SHANGHAI – China’s State Council disseminated Order No. 648 (“Order 648”) last Friday in a move towards further implementing the recently revealed business registration reform scheme. The Order, signed by Premier Li Keqiang, abolished two administrative regulations pertaining to capital contribution requirements for Sino-foreign joint ventures, and revised eight regulations regarding capital contributions upon incorporation.
The revisions were made in order to bring these regulations in line with the new Company Law of China, which removed the registered capital requirements for company establishment and replaced the paid-up capital registration regime with a subscribed capital registration regime. Both the Company Law and Order 648 came into force on March 1, 2014.
Under Order 648 several regulations concerning the capital contribution of Sino-foreign joint ventures were abolished, while administrative measures for company registration and implementation regulations for foreign-invested enterprises were amended.

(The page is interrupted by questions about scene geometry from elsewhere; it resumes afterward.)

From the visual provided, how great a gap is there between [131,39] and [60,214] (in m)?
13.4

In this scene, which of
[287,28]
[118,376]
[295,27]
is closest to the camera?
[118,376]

The major changes set forth in the Order are relaxed registered capital requirements, a more transparent information disclosure system for companies and the introduction of an annual reporting system and electronic business licenses. The new business license will also utilise a QR code, which will, with one swipe of a cellphone, link directly to the enterprise’s information page on the online information system supervised by the government.
The amended regulations under Order 648 stipulates that to complete the business registration process at a local Administration of Industry and Commerce, a company is no longer required to provide proof that a certain amount of capital has actually been paid into the company, nor obtain the capital verification certificate issued by a certified public accounting firm.
Further, the 2-year limit (5-years for foreign-invested holding companies) for foreign-invested companies to pay up the registered capital since incorporation has also been removed. Foreign investors should, however, specify the time limit of actual payment of capital in the investment plan or articles of association.